基金Russian Foundation for Basic Research(18-37-20038)Russian Federation Ministry of Science and Higher Education+1 种基金Crystallography and Photonics Research Center of the RAS(007-GZ/Ch3363/26)Russian Science Foundation(19-19-00514)
文摘We propose and theoretically and numerically investigate narrowband integrated filters consisting of identical resonant dielectric ridges on the surface of a single-mode dielectric slab waveguide. The proposed composite structures operate near a bound state in the continuum(BIC) and enable spectral filtering of transverseelectric-polarized guided modes propagating in the waveguide. We demonstrate that by proper choice of the distances between the ridges, flat-top reflectance profiles with steep slopes and virtually no sidelobes can be obtained using just a few ridges. In particular, the structure consisting of two ridges can optically implement the second-order Butterworth filter, whereas at a larger number of ridges, excellent approximations to higher-order Butterworth filters can be achieved. Owing to the BIC supported by the ridges constituting the composite structure, the flat-top reflection band can be made arbitrarily narrow without increasing structure size.
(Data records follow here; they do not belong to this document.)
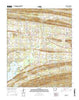Hamlet Arkansas Current topographic map, 1:24000 scale, 7.5 X 7.5 Minute, Year 2014
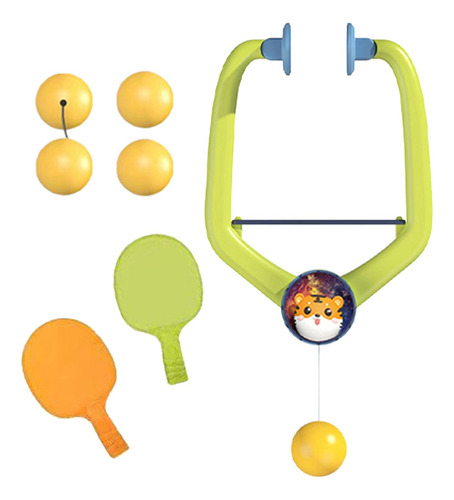 Entrenador De Tenis De Mesa Colgante Para Niños, Juguete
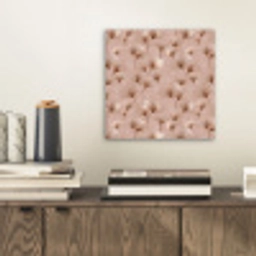 Ginkgo - Patroon - Roze aluminium wit klein 46 -sfeer1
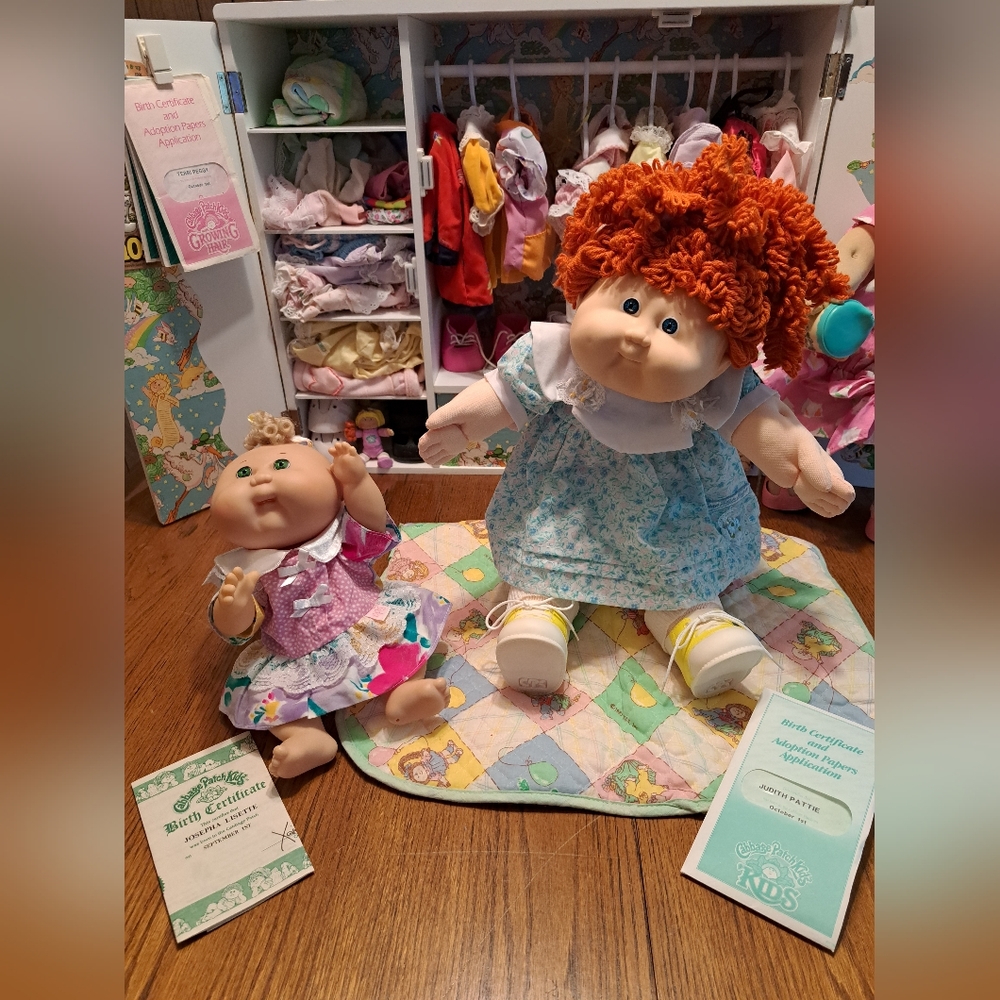 Cabbage patch kids! - Picture 2 of 12
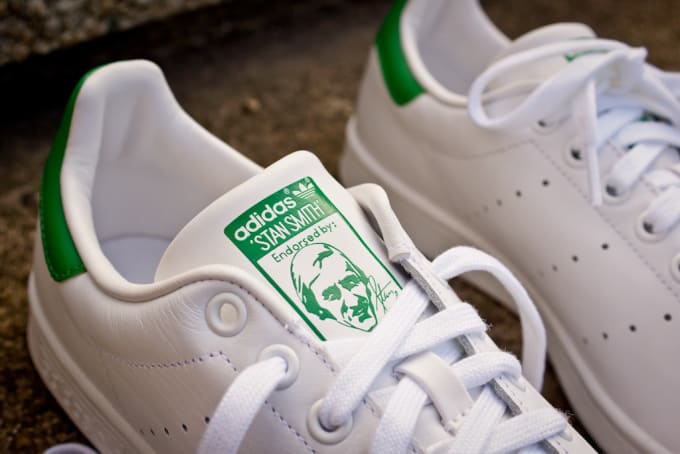 adidas stan smith tongue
In addition to the filtering properties, the investigated structures support another type of BIC-the Fabry–Perot BIC-arising when the distances between adjacent ridges meet the Fabry–Perot resonance condition. In the vicinity of the Fabry–Perot BIC, an effect similar to electromagnetically induced transparency is observed, namely, sharp transmittance peaks against the background of a wide transmittance dip.